Here is the code and annotations.

1leso_control <- leso_total |>
2  mutate(
    control_type = case_when(
3      str_detect(item_name, "AIRPLANE") ~ TRUE,
4      (demil_code == "A" | (demil_code == "Q" & demil_ic == 6)) ~ FALSE,
5      TRUE ~ TRUE
    )
  )

6leso_control |> glimpse()
1
Our first line creates a new tibble leso_control and fills it with the result of the rest of our expression. We start with the leso_total tibble.
2
We mutate the data and start with the name of new column: control_type. We are filling that column with the result of the case_when() function for each row. Within the case_when() we are making the determination if the item is controlled or not. The left side of the ~ is the test, and the right side of ~ is what we enter into the column if the test passes. But we have more than one test:
3
The first test is we use the str_detect() function to look inside the item_name field looking for the term “AIRPLANE”. If the test finds the term, then the control_type field gets a value of TRUE and we move to the next row. If not, it moves to the next rule to see if that is a match. (We could fill this column with any text or number we want, but we are using TRUE and FALSE because that is the most basic kind of data to keep. If the item is controlled, set the value is TRUE. If not, it should be set to FALSE.)
4
Our second rule has two complex tests and we want to mark the row FALSE if either are true. (Remember, this is based on what the DLA told me: items with A or Q6 are non-controlled.) Our case_when() logic first looks for the value “A” in the demil_code field. If it is yes, then it marks the row FALSE. If no it goes to the next part: Is there a “Q” in the demil_code field AND a “6” in the demil_ic field? Both “Q” and “6” have to be there to get marked as FALSE. If both fail, then we move to the next test.
5
The last test is our catch-all. If none of the other rules apply, then mark this row as TRUE, which means it is controlled.

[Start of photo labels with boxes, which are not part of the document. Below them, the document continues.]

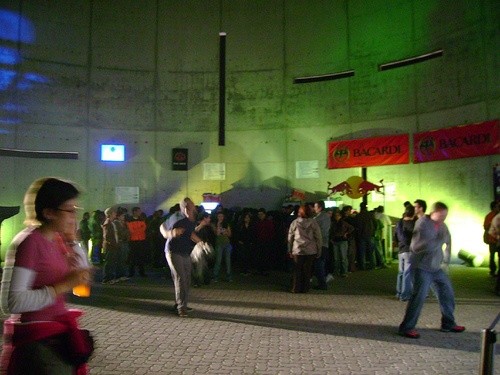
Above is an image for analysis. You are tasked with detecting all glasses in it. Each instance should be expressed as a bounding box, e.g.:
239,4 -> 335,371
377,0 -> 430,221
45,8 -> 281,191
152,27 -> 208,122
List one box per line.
56,207 -> 76,213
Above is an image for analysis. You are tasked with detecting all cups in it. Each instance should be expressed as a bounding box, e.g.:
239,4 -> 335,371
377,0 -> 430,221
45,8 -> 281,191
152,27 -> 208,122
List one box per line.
73,265 -> 101,297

So our default in the end is to mark everything TRUE if any of the other rules don’t mark it first.
6
Lastly we glimpse at the data just so we can see the column was created.
Rows: 99,052
Columns: 13
$ state             <chr> "AL", "AL", "AL", "AL", "AL", "AL", "AL", "AL", "AL"…
$ agency_name       <chr> "ABBEVILLE POLICE DEPT", "ABBEVILLE POLICE DEPT", "A…
$ nsn               <chr> "1005-01-587-7175", "1240-01-411-1265", "2320-01-371…
$ item_name         <chr> "MOUNT,RIFLE", "SIGHT,REFLEX", "TRUCK,UTILITY", "BAL…
$ quantity          <dbl> 10, 9, 1, 10, 1, 1, 1, 3, 1, 1, 1, 1, 1, 1, 1, 1, 1,…
$ ui                <chr> "Each", "Each", "Each", "Kit", "Each", "Each", "Each…
$ acquisition_value <dbl> 1626.00, 371.00, 62627.00, 17264.71, 62627.00, 65800…
$ demil_code        <chr> "D", "D", "C", "D", "C", "C", "Q", "D", "C", "D", "D…
$ demil_ic          <dbl> 1, 1, 1, 1, 1, 1, 3, 1, 1, 1, 1, 1, 1, 1, 1, 1, 1, 1…
$ ship_date         <dttm> 2016-09-19, 2016-09-14, 2016-09-29, 2018-01-30, 201…
$ station_type      <chr> "State", "State", "State", "State", "State", "State"…
$ total_value       <dbl> 16260.0, 3339.0, 62627.0, 172647.1, 62627.0, 658000.…
$ control_type      <lgl> TRUE, TRUE, TRUE, TRUE, TRUE, TRUE, TRUE, TRUE, TRUE…

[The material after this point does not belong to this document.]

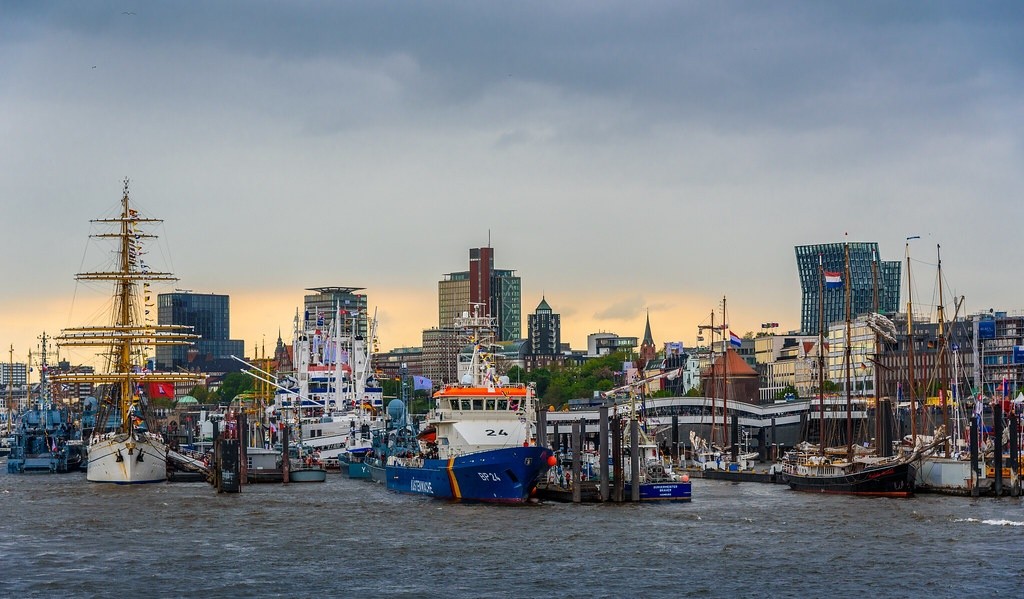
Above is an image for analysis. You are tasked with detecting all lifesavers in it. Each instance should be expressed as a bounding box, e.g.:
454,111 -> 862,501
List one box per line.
170,440 -> 178,451
656,466 -> 664,474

As I said, there was a lot of trial and error to figure that out, but I’ll show some tests here to show that we did what we were intending.

This shows airplanes are marked as controlled with TRUE.

# showing the results and some columns that determined them
leso_control |> 
  select(item_name, demil_code, demil_ic, control_type) |> 
  filter(str_detect(item_name, "AIRPLANE"))

This shows how many items are marked TRUE vs FALSE for each demil_code and demil_ic combination. I used it to check that most A records were FALSE, along with Q6.

leso_control |> 
1  count(demil_code, demil_ic, control_type, name = "cnt") |>
2  pivot_wider(names_from = control_type, values_from = cnt)
1
This is the count shortcut using three variables. I name counted column cnt. It’s hard to visualize that result here but it counts how many times each unique combination of demil_code, demil_ic and control_type.
2
Here I use pivot_wider() to show the TRUE and FALSE counts on the same row. Just makes it easier to see.

We’re done with this extended explanation.